Pilots and crew members of U.S. planes that struck targets where Saddam Hussein was believed to have been were awarded Distinguished Flying Cross medals, the military said Sunday.

Lt. Col. David Toomey and Maj. Mark Hoehn received medals for flying F-117A attack jets in a March 19 mission to bomb a complex where Saddam Hussein and his sons were thought to have been staying. The next day, U.S. ground troops invaded southern Iraq from Kuwait.

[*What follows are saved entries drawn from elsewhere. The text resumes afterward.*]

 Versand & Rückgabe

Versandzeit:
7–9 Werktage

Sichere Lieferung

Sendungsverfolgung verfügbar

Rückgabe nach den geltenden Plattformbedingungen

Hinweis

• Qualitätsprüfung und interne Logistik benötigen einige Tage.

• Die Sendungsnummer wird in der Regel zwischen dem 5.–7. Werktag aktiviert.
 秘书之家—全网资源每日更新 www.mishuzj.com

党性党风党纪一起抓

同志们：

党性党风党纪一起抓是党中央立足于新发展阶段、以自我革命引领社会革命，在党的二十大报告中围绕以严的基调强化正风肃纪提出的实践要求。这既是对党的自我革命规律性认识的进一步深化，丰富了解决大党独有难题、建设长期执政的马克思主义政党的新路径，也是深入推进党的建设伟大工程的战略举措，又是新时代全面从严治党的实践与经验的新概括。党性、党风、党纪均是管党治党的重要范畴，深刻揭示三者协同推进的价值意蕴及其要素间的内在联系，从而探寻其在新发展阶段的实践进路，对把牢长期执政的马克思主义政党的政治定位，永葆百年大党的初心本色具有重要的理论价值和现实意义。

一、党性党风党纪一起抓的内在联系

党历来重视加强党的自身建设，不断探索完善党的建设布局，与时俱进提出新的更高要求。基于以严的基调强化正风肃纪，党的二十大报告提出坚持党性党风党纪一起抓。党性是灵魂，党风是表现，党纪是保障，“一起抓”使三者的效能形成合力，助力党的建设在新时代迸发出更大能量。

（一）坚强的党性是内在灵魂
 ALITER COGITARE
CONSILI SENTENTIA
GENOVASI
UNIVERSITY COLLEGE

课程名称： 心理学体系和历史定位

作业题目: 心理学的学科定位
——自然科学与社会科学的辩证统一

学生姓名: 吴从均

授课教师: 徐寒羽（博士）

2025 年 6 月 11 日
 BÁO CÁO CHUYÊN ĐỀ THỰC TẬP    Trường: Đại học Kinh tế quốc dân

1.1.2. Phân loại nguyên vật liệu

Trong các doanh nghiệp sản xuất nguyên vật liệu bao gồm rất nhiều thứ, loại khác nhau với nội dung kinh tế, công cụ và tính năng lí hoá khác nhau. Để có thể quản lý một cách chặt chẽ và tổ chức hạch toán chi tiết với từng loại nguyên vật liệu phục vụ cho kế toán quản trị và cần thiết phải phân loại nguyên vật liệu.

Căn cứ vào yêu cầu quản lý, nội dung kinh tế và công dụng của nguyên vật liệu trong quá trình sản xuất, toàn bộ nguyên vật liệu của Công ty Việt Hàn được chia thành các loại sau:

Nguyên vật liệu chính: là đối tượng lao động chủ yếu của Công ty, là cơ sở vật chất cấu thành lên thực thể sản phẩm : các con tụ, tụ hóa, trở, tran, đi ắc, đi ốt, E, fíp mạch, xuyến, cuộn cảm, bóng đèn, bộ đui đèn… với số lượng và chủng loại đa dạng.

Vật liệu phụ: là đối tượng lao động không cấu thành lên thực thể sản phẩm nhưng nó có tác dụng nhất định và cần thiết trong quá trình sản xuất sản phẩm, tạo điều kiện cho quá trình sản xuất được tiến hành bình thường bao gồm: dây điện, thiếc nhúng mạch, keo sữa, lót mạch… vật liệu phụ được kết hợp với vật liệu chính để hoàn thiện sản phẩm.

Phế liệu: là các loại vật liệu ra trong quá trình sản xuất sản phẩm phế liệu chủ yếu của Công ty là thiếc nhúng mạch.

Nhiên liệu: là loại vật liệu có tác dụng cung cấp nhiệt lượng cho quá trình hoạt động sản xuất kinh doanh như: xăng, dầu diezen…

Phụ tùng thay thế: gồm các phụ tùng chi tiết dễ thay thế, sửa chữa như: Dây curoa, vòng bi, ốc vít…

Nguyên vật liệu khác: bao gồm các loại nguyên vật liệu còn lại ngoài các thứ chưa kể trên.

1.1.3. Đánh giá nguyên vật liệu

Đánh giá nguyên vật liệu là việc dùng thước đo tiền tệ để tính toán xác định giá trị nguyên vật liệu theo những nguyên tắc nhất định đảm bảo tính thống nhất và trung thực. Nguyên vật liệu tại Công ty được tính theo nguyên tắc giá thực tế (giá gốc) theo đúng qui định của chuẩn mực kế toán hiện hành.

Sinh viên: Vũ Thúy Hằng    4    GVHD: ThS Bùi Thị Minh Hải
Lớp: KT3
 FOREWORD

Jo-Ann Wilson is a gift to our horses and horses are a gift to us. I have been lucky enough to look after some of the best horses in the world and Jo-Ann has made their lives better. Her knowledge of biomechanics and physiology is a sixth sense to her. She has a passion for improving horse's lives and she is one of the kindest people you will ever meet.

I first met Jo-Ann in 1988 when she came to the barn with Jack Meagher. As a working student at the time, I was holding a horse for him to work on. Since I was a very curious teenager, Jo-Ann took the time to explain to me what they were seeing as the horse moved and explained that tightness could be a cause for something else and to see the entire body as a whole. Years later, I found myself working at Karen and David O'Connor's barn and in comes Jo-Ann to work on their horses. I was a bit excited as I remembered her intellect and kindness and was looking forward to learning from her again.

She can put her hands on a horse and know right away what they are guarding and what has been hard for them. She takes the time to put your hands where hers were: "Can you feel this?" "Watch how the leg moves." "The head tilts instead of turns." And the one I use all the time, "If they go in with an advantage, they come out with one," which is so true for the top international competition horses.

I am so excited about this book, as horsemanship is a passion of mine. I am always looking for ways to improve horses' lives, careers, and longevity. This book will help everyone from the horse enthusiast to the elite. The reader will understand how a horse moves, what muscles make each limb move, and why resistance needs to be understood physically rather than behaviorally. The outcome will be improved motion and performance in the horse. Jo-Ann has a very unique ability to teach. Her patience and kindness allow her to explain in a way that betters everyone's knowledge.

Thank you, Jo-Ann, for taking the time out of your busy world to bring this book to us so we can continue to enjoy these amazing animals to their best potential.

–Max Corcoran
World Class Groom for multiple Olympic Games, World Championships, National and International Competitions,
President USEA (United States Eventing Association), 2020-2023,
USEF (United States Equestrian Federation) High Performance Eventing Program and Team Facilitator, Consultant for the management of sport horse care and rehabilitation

Also given the Distinguished Flying Cross were the crew of a B-1B bomber that launched an April 7 strike on a Baghdad house where Saddam was believed to have been staying. They are Capt. Chris Watcher, the plane's commander; Lt. Col. Fred Swan, weapons system officer; Capt. Sloan Hollis, pilot; and 1st Lt. Joe Runci, offensive systems operator.

The Florida-based Central Command, in charge of military operations in the Middle East-Persian Gulf area, announced the awards.

U.S. experts still have not determined if either strike killed the former Iraqi president. Search teams have visited both sites.

Toomey and Hoehn carried out their mission "in the finest traditions of our Air Force," Lt. Gen. Michael Moseley, the top air commander in the Persian Gulf, said in presenting the medals.

The two pilots took off less than two hours after being notified of the mission, which had been approved personally by President Bush, the statement said.

Both had problems during the mission. Hoehn's plane developed an unspecified problem during the flight, and he also had problems with his communications equipment, the release said. Toomey dealt with an unspecified "weapons system malfunction," the statement said.

The planes used satellite-guided, bunker-busting bombs to attack the compound.